T.R | Title | User | Personal Name | Date | Lines |
---|
3876.1 | The mice are running as fast as they can | TOOK::FONSECA | I heard it through the Grapevine... | Thu Oct 08 1992 12:23 | 31 |
| I suggest that you grab the new TSAM kit I've described in 3.last.
That may fix some of your hanging problems. But not all...
I'm sure I've said this before, but I'll say it again. TSAM is slow.
If the *all* of the commands you are running alarms on won't
run in the time you have allotted for the repeat interval, you'll
just overload TSAM.
So in your example, you have got 16 SHOW commnads being executed against
TSAM every 30 seconds. It just won't work. TSAM takes much longer
for each individual command to execute, and because of the way it was designed
all of those requests get queued up through one process.

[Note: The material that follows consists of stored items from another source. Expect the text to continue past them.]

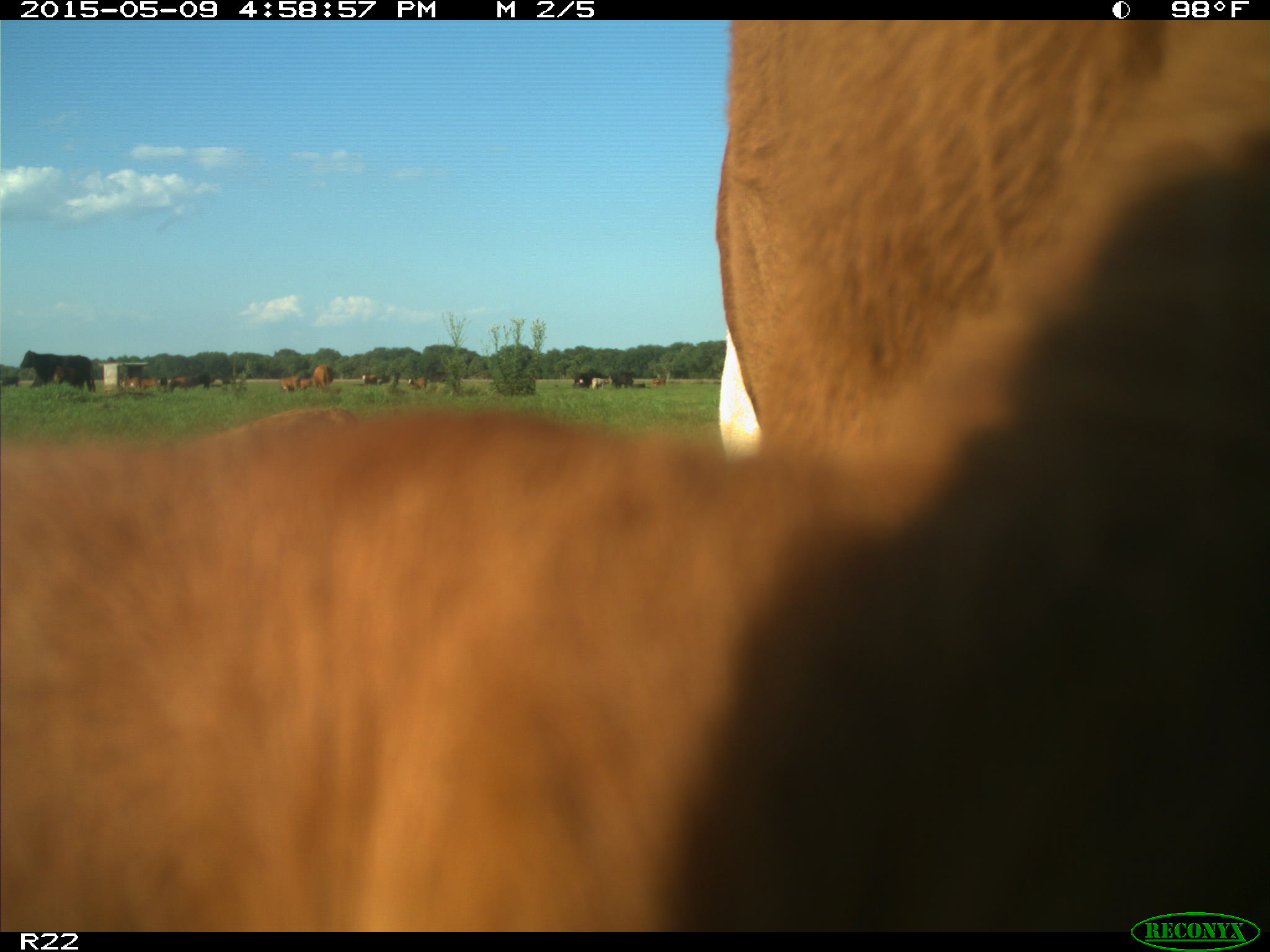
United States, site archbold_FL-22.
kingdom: Animalia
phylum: Chordata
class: Mammalia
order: Artiodactyla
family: Bovidae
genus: Bos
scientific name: Bos taurus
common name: domestic cow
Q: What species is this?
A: Bos taurus (domestic cow).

Figure out how long the commands that you are alarming on take,
and set up your repeat time that way.
If the only alarms going through TSAM were these sixteen SHOWS,
and we had figured out that each command takes 5 seconds, then
the repeat interval for each alram rule should at minimum be
5*16=80 seconds. I would make it two minutes, since you want your
alarms to be reliable, and you also want there to be breathing room
for you to execute other interactive TSAM commands on demand.
I'm completely aware of your frustration with slowness. I got here
long after the design for TSAM had this bottleneck. (whose presence
was neccessary but not insurmountable.)
You need to let product management (Laurel BLUMON::Nelson) know that
speed in this product is important.
Good luck...
Dave
|
3876.2 | New kit and interval works | SNOC01::MISNETWORK | MCC=My Constant Confusion | Sun Oct 11 1992 23:05 | 23 |
| Thanks for the quick reply Dave.
I have installed the kit you mentioned, and increased the repeat
interval to 50 secs for now (10 secs below your recommendation), and all
seems to be working fine now. I will see how reliable they are, and if
need be extend the interval.
The need for the smallest interval as possible is, like most alarms,
driven by the fact that we need to know about outages before the users
call us. The way I have set these alarms up for now is I check the link
status every 50 secs, another alarm is monitoring these alarms checking
for any exceptions, and if 3 exceptions occur in 3 minutes, then
another alarm is triggered to check the status of the server, and
depending on the result, a message is sent to us telling us either the
server's console is in use, or whatever else the error is. I will be
simplifying this soon by using the data collector in conjunction with
the link status rules.
Might need to let product management that TSAM shouldn't mean Terribly
Slow Access Module =8')
Cheers,
Louis
|
3876.3 | | TOOK::FONSECA | I heard it through the Grapevine... | Mon Oct 12 1992 10:56 | 3 |
| Glad to see this helped. Terribly Slow AM... gotta remember that one! :-)
-Dave
|
3876.4 | TSAM+Data Collector works well | SNOC01::MISNETWORK | MCC=My Constant Confusion | Mon Oct 12 1992 22:02 | 11 |
|
All is well !!!!!!
Have setup the polling interval to be 1 minute, and am using the data
collector to tell me when the MUXserver links are down/up, and also to
notify us when the server is down (Cannot communicate with target). If
the console is use, nothing happens (we donnot get notified)
Cheers,
Louis
|